▶ [SUPPLIED PASSAGE]
○ ○ ○ ○

The Irish Prison Service has counted 3,778 inmates in custody.
It costs about 70,000 euro to imprison someone for a year – a 280 million euro bill in total.
Ireland has mandatory life sentences for murder which in general means killers serve 17-20 years in jail. There are also minimum 10-year sentences for serious drugs and firearms offences and tariffs set down in law for repeated serious offences, such as threats to kill, false imprisonment and aggravated burglary.
Dr Hamilton said these “tough on crime” tactics – some of which were adopted to combat o rganised crime in the late 1990s and the Limerick underworld 10 years later – are now big drivers of the prison population, but have no effect on crime rates.
“Crime in the US has not gone away. It is still there. Crime rates and prison rates are independent of one another. You don’t increase the rate of imprisonment and decrease the crime rate. It’s not that simple,” she said.

○ ○ ○ ○

[Part of a data file]
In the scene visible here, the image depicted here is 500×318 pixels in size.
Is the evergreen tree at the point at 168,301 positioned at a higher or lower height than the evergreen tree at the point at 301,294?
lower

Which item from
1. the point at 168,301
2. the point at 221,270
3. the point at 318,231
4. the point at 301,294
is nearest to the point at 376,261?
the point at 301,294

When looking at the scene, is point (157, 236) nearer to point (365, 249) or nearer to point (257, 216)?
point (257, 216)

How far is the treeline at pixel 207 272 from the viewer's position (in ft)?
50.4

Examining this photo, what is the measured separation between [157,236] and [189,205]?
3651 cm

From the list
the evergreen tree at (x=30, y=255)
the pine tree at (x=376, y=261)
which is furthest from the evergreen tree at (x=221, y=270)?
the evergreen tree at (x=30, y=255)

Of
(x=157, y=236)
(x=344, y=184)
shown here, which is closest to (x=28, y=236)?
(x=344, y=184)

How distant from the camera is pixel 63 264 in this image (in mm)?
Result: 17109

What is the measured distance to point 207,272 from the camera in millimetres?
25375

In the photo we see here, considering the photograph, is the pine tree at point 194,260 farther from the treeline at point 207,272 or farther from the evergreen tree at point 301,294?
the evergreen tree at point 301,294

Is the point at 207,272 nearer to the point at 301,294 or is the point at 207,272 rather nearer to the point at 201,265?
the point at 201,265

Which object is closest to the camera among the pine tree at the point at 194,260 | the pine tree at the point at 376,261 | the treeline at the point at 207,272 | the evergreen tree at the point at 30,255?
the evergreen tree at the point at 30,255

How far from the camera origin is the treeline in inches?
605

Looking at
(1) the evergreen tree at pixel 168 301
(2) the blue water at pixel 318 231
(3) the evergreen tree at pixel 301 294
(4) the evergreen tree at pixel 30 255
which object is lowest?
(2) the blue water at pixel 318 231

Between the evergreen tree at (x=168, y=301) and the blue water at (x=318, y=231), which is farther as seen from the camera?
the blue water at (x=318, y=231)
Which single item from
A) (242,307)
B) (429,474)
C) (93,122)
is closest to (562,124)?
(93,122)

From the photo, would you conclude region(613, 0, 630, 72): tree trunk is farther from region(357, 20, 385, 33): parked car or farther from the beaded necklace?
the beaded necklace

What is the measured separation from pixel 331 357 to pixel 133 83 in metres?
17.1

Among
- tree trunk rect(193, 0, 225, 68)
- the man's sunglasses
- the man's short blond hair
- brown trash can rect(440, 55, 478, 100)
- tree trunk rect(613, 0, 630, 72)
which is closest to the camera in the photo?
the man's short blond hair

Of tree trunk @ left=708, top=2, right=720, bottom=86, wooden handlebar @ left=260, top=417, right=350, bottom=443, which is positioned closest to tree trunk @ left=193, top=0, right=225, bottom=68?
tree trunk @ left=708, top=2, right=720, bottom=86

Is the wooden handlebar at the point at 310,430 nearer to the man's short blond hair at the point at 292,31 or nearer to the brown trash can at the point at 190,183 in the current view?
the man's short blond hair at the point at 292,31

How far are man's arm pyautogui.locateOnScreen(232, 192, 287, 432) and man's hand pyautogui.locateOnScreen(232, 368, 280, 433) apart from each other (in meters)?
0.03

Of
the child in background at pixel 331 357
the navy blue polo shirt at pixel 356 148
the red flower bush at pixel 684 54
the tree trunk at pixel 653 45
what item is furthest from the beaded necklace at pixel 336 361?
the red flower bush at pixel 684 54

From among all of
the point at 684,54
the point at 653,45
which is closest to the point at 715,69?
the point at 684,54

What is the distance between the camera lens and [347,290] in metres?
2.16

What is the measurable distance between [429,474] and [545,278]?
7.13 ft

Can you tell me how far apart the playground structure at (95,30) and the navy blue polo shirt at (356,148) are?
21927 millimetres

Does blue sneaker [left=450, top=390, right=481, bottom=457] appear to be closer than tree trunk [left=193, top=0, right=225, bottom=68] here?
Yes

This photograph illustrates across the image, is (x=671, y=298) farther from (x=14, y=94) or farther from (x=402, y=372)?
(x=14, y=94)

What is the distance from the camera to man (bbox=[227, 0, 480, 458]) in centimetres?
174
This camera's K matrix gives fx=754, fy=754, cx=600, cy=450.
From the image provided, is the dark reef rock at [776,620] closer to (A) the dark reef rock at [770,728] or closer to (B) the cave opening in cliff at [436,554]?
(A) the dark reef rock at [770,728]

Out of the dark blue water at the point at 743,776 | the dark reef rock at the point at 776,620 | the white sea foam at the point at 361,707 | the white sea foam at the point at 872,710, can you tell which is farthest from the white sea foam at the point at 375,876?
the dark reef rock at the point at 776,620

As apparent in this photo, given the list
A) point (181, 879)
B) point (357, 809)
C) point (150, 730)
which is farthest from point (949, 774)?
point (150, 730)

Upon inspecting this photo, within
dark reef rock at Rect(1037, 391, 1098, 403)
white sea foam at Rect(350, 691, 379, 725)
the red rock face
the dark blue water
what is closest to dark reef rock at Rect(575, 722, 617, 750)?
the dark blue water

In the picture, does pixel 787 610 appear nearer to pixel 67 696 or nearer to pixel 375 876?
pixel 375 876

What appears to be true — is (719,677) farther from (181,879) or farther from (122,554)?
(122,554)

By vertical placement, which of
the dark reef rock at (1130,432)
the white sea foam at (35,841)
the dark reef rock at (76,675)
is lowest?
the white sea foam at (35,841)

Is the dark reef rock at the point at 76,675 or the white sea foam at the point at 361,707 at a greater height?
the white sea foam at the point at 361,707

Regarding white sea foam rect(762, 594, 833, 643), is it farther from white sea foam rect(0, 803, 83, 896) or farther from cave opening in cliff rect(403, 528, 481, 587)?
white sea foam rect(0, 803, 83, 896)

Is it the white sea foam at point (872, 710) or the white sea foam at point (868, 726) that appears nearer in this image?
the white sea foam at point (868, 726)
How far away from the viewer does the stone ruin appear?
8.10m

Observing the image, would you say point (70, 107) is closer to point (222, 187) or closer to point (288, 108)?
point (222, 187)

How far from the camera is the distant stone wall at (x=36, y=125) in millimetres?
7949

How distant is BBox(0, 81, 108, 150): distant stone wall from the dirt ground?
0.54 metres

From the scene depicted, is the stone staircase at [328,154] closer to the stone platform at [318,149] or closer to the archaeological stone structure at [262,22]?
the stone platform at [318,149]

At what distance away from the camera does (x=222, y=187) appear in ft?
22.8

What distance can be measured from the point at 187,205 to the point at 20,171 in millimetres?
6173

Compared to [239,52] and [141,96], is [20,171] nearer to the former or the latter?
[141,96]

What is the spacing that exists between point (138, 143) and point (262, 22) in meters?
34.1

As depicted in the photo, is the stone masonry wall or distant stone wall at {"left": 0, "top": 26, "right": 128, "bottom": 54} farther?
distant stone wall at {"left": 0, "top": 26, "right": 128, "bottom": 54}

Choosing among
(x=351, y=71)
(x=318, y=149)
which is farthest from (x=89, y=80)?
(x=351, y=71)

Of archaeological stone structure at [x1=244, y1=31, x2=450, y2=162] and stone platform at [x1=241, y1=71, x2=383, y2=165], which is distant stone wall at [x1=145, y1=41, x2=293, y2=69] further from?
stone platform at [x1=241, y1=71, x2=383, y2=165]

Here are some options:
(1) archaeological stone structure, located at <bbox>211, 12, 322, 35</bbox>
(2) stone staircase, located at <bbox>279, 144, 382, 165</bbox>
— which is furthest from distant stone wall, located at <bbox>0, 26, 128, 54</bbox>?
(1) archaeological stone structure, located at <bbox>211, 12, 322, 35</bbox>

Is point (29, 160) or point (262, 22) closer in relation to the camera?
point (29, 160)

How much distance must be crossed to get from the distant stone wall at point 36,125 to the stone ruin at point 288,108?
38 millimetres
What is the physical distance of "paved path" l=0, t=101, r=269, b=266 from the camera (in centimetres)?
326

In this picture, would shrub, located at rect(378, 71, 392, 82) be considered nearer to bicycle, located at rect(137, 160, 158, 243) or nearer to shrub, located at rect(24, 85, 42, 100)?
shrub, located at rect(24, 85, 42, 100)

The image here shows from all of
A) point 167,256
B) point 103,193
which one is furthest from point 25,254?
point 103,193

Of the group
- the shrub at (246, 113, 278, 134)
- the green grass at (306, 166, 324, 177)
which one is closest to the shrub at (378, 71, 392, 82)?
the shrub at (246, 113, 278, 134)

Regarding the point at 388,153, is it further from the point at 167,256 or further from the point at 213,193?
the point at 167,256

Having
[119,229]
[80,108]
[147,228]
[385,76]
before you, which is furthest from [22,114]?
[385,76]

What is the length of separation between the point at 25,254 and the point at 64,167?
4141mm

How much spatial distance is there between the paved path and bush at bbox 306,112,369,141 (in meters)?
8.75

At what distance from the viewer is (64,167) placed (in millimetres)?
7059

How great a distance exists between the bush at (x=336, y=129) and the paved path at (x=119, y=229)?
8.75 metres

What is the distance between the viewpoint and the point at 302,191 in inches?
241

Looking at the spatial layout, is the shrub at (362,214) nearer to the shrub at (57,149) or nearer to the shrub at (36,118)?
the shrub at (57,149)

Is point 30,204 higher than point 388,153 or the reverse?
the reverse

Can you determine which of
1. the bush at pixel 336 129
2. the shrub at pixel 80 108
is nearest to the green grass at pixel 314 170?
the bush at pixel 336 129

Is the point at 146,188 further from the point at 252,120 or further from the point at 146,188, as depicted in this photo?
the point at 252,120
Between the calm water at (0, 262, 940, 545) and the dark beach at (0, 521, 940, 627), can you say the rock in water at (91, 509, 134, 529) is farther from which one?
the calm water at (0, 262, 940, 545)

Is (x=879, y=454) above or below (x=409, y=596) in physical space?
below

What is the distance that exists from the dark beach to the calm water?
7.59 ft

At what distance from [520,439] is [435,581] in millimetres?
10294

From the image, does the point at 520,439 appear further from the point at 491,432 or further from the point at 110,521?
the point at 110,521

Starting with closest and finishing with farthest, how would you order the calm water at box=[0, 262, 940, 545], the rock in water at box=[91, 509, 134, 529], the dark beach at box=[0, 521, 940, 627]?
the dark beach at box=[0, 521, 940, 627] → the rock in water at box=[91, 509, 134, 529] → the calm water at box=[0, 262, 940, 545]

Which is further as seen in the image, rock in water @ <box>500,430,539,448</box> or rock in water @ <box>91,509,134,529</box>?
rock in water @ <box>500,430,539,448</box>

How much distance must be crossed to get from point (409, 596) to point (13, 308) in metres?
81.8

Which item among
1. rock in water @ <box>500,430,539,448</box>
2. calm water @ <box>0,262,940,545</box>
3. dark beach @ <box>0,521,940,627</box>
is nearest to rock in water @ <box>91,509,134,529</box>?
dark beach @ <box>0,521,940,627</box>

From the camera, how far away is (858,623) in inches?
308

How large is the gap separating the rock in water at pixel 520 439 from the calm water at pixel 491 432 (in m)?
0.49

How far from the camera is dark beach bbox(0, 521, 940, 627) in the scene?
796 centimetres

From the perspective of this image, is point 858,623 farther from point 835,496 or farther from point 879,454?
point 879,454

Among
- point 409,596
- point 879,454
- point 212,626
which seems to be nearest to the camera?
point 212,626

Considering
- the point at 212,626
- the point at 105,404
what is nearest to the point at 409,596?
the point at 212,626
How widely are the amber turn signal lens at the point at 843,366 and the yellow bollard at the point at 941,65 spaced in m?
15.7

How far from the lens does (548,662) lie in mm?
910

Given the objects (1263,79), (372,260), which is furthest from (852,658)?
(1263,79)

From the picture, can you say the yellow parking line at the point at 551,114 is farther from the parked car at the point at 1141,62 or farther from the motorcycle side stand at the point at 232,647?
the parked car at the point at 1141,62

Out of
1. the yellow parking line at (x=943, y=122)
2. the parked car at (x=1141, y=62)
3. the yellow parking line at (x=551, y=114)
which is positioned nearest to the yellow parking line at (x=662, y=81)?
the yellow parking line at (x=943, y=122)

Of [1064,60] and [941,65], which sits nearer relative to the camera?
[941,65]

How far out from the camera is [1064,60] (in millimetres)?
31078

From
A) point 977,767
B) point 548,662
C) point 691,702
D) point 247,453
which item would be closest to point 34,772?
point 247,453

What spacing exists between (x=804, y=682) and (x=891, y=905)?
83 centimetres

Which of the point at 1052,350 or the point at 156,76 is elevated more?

○ ○ ○ ○

▶ [REQUESTS]
1. In the passage on Irish prison sentencing, rewrite the paragraph beginning "Ireland has mandatory life sentences" as a short bulleted list that keeps its main facts.
2. From the passage on Irish prison sentencing, copy verbatim the part that opens with the words containing "Ireland has mandatory" and closes with "on crime rates.".

▶ [SOLUTIONS TO THE EXERCISE]
1.
- Murder carries a mandatory life sentence, which generally means 17–20 years in jail.
- Serious drugs and firearms offences carry minimum 10-year sentences.
- The law sets tariffs for repeated serious offences, such as threats to kill, false imprisonment and aggravated burglary.

2.
Ireland has mandatory life sentences for murder which in general means killers serve 17-20 years in jail. There are also minimum 10-year sentences for serious drugs and firearms offences and tariffs set down in law for repeated serious offences, such as threats to kill, false imprisonment and aggravated burglary.
Dr Hamilton said these “tough on crime” tactics – some of which were adopted to combat o rganised crime in the late 1990s and the Limerick underworld 10 years later – are now big drivers of the prison population, but have no effect on crime rates.